For the year, Saks posted net earnings of $47.8 million, or 30 cents, compared to a loss of $57.9 million, or 40 cents, in the year before.

Sales in the fourth quarter rose 8.4 percent on a comparable-store basis to $866.3 million, from $811.3 million in the year-ago quarter. For the year, sales rose 6.4 percent on a comparable-store basis to $2.79 billion from $2.63 billion in the year-ago period.

Overall, sales volumes are not yet back to prerecession levels. “Simply from a top-line sales perspective, the answer is we are not there yet. In some ways, that’s the opportunity,” said Sadove, who has been charting a new course for Saks after years of missteps and poor performance under previous leadership. He attributed the positive results in 2010 to improved cost and inventory controls, better gross margins, greater full-price selling at around 70 percent last year, and a stabilized management team after significant turnover in previous years.

Growth strategies for 2011 include:

• Renovating the Wear bridge department and adding some cosmetics shops at the Fifth Avenue flagship.

• Renovating the Bal Harbour, Fla., store.

• Creating a new team for women’s private label development, similar to how Saks created a men’s team for the Saks Fifth Avenue Men’s collection. A women’s casual lifestyle component is being planned.

• Making “outsized” investments in shoes, handbags and the Wear bridge assortments, as well as Saks Direct, which was up 28 percent last year off a low base. Saks also will be expanding its flash sale schedule.
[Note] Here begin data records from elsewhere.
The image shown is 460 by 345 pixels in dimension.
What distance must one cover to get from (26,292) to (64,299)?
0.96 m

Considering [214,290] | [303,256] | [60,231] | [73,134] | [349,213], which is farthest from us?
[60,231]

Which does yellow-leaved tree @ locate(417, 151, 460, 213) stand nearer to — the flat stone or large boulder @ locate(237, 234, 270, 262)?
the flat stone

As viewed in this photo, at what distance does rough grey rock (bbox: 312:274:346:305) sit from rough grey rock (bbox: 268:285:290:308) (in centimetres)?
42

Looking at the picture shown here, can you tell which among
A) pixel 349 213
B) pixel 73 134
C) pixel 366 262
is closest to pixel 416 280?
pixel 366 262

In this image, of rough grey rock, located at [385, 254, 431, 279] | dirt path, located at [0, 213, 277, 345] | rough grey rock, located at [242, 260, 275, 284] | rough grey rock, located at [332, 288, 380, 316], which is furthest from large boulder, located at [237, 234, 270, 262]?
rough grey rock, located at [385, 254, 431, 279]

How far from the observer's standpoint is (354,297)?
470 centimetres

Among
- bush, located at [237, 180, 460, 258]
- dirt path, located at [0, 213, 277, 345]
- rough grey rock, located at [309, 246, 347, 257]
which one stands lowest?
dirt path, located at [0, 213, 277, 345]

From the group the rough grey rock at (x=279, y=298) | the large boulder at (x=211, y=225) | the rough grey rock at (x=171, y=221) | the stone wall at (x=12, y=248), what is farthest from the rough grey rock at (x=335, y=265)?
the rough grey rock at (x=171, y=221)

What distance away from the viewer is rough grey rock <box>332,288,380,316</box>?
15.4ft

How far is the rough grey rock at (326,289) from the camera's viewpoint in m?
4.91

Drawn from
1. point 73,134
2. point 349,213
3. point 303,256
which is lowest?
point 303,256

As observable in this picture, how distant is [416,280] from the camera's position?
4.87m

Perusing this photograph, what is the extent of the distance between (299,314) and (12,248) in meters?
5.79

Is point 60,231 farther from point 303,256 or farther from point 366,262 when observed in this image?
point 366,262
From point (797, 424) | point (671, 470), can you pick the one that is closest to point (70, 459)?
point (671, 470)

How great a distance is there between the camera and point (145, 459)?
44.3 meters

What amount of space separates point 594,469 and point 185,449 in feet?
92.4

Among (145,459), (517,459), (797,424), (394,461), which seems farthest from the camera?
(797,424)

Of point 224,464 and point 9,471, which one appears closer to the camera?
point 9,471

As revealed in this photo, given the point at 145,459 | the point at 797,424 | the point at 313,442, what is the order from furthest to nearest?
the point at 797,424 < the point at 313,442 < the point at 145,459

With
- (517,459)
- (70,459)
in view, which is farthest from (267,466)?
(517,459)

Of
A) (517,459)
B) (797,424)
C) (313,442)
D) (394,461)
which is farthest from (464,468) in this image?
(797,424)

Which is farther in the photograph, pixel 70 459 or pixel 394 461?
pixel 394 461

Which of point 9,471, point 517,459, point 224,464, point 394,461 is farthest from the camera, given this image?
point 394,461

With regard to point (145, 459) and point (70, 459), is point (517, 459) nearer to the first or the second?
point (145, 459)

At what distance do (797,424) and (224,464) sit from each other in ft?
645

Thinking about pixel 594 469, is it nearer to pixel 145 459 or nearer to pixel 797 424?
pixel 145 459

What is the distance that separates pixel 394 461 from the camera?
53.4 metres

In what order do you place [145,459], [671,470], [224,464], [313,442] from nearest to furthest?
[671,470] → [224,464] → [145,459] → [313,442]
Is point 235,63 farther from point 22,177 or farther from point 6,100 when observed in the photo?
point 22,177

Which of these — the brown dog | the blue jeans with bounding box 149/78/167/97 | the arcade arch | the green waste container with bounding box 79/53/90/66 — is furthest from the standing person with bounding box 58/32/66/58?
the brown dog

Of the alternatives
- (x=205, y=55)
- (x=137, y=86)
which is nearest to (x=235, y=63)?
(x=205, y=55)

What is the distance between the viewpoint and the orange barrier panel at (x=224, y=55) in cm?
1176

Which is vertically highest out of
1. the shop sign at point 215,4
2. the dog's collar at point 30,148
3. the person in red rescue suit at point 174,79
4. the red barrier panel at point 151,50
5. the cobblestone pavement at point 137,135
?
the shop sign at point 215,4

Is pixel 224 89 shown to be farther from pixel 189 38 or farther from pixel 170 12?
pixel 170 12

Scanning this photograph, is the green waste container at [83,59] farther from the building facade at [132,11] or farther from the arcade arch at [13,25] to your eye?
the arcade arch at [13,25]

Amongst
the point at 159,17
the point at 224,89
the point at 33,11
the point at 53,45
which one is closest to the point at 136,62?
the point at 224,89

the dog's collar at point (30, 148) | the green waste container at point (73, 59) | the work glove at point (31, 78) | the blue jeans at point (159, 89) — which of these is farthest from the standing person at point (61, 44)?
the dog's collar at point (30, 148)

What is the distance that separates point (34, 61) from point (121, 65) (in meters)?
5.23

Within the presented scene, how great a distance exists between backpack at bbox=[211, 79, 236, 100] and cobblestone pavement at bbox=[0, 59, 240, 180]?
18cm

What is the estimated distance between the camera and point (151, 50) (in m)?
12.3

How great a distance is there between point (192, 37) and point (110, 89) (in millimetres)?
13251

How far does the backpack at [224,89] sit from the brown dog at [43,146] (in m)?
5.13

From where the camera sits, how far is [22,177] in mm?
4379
• Intensifying the exclusive and limited-distribution product offering. It represented more than 10 percent of Saks’ total volume last year, from 5 percent in 2009. Ultimately, the goal is to exceed 20 percent.

Yet challenges remain in the multiyear turnaround campaign. For one, Saks is constantly dogged by takeover rumors, but it would be a tough sell because of its uneven profit record. The chain has set an 8 percent operating profit margin goal but has no timetable. Last year, Saks had a 3.9 percent operating margin.
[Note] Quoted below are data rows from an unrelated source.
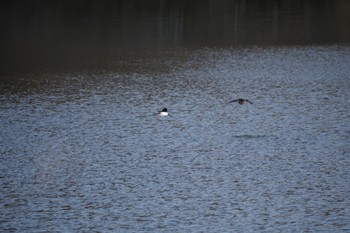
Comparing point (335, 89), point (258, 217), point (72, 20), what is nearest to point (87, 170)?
point (258, 217)

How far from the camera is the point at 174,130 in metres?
26.2

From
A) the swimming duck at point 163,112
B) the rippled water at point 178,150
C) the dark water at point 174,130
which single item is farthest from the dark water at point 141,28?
the swimming duck at point 163,112

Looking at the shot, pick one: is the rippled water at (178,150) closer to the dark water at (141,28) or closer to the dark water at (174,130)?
the dark water at (174,130)

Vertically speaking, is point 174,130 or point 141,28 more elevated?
point 174,130

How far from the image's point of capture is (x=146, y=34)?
47.5 m

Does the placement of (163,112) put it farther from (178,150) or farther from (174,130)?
(178,150)

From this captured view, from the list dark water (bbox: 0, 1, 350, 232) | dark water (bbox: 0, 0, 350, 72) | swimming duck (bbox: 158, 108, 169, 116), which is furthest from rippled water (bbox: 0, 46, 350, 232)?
dark water (bbox: 0, 0, 350, 72)

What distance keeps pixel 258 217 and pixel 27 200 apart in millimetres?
5391

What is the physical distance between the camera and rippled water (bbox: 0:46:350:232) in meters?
18.3

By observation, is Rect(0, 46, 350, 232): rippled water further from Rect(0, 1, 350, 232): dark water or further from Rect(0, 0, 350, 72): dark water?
Rect(0, 0, 350, 72): dark water

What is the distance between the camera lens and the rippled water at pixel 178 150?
719 inches

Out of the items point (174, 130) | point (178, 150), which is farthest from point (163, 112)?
point (178, 150)

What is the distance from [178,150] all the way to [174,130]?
2.38m

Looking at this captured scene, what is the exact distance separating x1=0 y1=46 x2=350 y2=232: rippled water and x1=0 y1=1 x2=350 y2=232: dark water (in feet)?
0.17
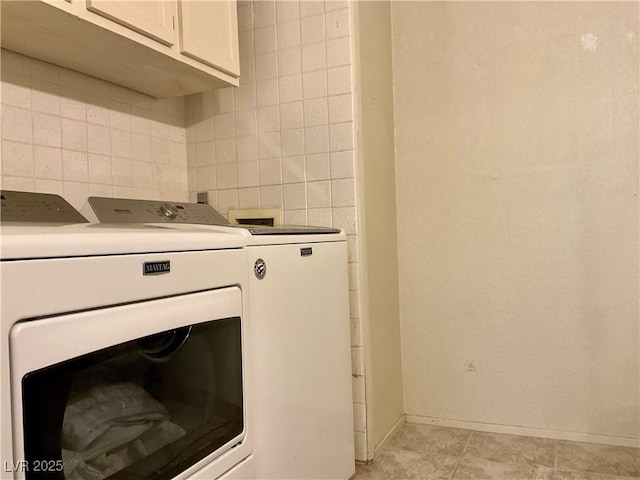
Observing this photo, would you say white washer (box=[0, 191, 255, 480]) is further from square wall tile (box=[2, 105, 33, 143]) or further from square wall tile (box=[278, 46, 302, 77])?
square wall tile (box=[278, 46, 302, 77])

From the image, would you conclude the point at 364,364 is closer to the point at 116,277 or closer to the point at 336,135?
the point at 336,135

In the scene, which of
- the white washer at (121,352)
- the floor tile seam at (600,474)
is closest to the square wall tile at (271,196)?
the white washer at (121,352)

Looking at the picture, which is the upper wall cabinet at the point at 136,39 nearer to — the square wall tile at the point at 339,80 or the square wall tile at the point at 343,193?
the square wall tile at the point at 339,80

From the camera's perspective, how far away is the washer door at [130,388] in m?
0.75

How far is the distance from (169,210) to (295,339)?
645mm

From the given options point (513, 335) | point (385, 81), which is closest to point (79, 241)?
point (385, 81)

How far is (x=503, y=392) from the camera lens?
2.19 metres

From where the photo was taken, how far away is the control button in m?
1.72

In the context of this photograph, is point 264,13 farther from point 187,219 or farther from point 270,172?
point 187,219

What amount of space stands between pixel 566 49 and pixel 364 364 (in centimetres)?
149

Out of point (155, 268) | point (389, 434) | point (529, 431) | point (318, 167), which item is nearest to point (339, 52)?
point (318, 167)

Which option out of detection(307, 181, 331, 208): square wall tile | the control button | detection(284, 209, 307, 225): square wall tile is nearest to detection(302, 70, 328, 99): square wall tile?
detection(307, 181, 331, 208): square wall tile

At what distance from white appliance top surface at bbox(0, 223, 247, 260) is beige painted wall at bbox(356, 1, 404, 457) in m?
0.98

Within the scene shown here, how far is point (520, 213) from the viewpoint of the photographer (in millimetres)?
2137
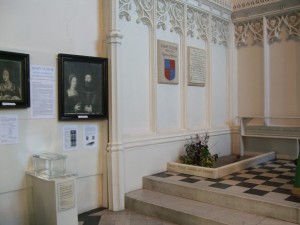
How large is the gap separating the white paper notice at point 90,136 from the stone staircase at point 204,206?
31.5 inches

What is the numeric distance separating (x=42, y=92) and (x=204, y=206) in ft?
7.20

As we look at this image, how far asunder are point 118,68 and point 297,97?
3.38 m

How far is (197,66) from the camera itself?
5.36m

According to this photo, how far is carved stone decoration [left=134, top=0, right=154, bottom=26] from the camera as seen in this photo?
4.40 m

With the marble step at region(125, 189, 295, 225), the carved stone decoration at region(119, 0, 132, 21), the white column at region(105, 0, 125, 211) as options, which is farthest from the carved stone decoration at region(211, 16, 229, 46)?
the marble step at region(125, 189, 295, 225)

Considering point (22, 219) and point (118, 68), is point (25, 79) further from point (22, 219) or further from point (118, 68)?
point (22, 219)

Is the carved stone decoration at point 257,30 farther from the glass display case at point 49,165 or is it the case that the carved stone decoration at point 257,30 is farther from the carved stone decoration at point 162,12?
the glass display case at point 49,165

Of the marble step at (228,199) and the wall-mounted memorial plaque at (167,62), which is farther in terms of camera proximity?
the wall-mounted memorial plaque at (167,62)

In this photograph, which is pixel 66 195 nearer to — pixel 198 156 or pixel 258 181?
pixel 198 156

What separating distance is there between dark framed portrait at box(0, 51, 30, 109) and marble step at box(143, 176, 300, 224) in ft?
6.42

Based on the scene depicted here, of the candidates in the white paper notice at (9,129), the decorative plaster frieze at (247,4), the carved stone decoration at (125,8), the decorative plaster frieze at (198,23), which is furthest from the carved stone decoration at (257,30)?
the white paper notice at (9,129)

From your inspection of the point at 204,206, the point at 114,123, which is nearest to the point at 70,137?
the point at 114,123

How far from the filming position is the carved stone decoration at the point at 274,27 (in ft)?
18.4

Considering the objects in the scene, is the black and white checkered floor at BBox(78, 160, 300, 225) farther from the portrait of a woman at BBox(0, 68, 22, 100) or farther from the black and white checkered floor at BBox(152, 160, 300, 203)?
the portrait of a woman at BBox(0, 68, 22, 100)
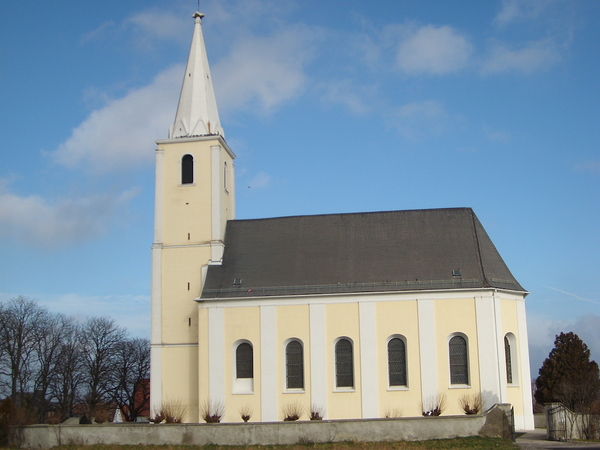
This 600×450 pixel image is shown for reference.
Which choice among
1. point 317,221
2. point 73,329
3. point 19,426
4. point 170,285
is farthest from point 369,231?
point 73,329

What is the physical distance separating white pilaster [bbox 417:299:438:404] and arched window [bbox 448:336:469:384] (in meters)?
0.93

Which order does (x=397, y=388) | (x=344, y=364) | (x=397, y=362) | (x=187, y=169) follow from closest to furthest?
(x=397, y=388), (x=397, y=362), (x=344, y=364), (x=187, y=169)

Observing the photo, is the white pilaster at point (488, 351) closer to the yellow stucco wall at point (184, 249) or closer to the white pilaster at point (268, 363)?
the white pilaster at point (268, 363)

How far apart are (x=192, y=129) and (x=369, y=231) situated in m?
12.1

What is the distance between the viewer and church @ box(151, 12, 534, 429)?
1452 inches

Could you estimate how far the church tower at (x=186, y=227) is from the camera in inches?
1556

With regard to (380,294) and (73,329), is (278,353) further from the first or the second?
(73,329)

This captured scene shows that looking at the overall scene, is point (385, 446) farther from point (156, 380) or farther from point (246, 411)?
point (156, 380)

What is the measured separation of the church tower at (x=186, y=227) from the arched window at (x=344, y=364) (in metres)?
7.64

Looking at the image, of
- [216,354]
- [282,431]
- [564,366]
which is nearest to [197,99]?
[216,354]

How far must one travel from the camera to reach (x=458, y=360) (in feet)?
121

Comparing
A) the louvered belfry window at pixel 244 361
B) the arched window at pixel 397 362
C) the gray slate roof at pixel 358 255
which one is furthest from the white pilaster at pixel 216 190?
the arched window at pixel 397 362

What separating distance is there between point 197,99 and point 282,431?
22532 mm

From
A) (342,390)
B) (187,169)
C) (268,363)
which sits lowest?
(342,390)
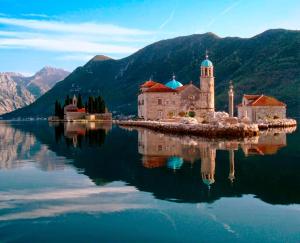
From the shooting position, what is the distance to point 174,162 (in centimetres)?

Also, retail prices will be going up beginning this fall due to increases in raw material costs impacting wholesale prices. The increases would likely be passed along to the consumer, said Sadove, meaning Saks’ margins would not be impacted. However, he said mainstream chains selling lower-priced commodity products will be affected more.

“You will see some price increases, but you will see it affecting the lower-end basics, such as underwear, a lot more than the luxury, designer end,” where raw materials represent a lower percentage of the production costs, Sadove said. He said price increases could be noticed as soon as May and June with early fall deliveries, and that a ballpark estimate was that prices across the Saks portfolio could be up by 5 to 10 percent, depending on the category. “We are in the market now buying products, so we don’t have a specific number yet,” he said.
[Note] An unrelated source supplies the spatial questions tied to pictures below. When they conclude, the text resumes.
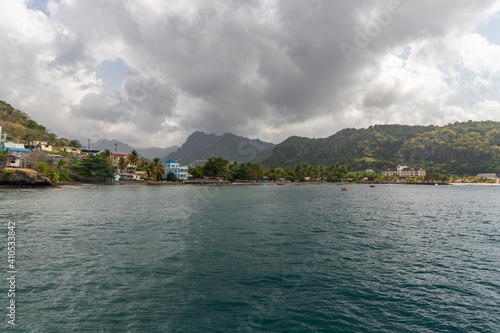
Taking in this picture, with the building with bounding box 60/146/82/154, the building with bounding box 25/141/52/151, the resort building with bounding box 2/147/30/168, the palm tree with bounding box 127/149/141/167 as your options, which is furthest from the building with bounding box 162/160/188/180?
the resort building with bounding box 2/147/30/168

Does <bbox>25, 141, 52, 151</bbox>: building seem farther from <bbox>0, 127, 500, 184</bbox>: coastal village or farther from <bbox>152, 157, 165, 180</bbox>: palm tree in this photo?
<bbox>152, 157, 165, 180</bbox>: palm tree

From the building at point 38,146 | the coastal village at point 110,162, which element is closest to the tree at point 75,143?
the coastal village at point 110,162

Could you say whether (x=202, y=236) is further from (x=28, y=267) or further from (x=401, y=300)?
(x=401, y=300)

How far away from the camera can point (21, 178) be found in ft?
271

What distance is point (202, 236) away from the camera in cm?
2430

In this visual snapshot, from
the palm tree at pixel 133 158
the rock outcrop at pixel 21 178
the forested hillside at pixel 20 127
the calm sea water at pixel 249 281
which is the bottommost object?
the calm sea water at pixel 249 281

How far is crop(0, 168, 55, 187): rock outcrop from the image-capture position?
266 feet

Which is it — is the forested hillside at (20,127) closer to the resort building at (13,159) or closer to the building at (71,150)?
the building at (71,150)

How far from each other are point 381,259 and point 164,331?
16099 mm

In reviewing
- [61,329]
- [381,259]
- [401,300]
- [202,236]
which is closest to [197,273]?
[61,329]

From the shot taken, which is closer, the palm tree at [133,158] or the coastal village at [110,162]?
the coastal village at [110,162]

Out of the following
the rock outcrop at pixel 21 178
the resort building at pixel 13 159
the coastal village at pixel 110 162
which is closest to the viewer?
the rock outcrop at pixel 21 178

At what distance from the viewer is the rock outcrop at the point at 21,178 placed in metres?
81.1

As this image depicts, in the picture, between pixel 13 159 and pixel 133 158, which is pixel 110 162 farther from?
pixel 13 159
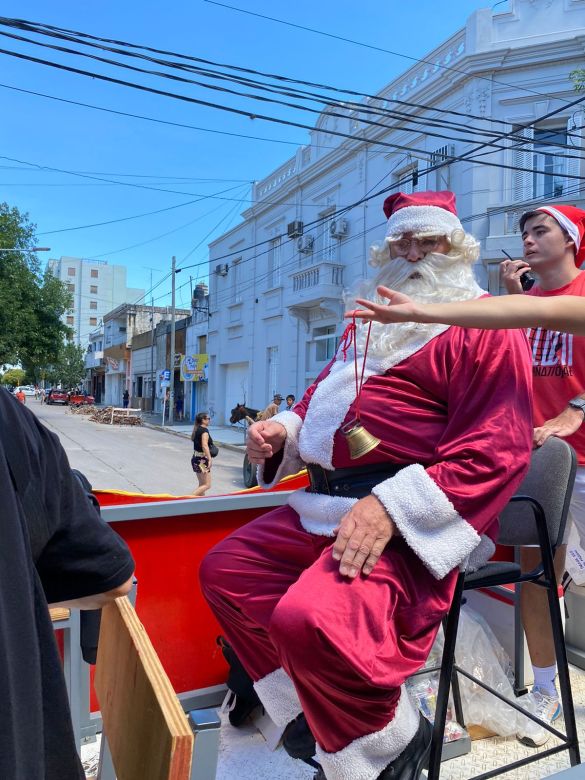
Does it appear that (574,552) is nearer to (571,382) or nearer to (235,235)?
(571,382)

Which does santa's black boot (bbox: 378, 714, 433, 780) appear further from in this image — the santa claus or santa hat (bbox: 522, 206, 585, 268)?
santa hat (bbox: 522, 206, 585, 268)

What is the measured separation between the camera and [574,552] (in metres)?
2.43

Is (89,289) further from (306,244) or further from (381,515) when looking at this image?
(381,515)

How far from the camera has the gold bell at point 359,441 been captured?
1.71 metres

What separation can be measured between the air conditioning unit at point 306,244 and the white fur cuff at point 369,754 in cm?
1849

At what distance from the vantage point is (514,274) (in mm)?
2506

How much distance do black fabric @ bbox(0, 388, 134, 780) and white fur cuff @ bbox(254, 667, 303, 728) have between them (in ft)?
3.12

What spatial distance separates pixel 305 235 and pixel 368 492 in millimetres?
18516

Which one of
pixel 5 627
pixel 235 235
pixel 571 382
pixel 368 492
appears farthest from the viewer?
pixel 235 235

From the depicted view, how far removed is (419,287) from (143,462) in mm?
14066

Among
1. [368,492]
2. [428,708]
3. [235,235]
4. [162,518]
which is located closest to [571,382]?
[368,492]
Saks, with 47 full-line units, will also be closing stores in years to come, including one announced for March in Denver, on top of the six closed last year. “There are going to be a few more over time,” Sadove said. “I wouldn’t expect it to be a massive number of stores by any means.”

The company forecasts comp stores in midsingle digits for 2011, inventories up in midsingle digits, and gross margin modestly up to exceed the 40.1 percent rate. This year’s promotional cadence is expected to be consistent with 2010.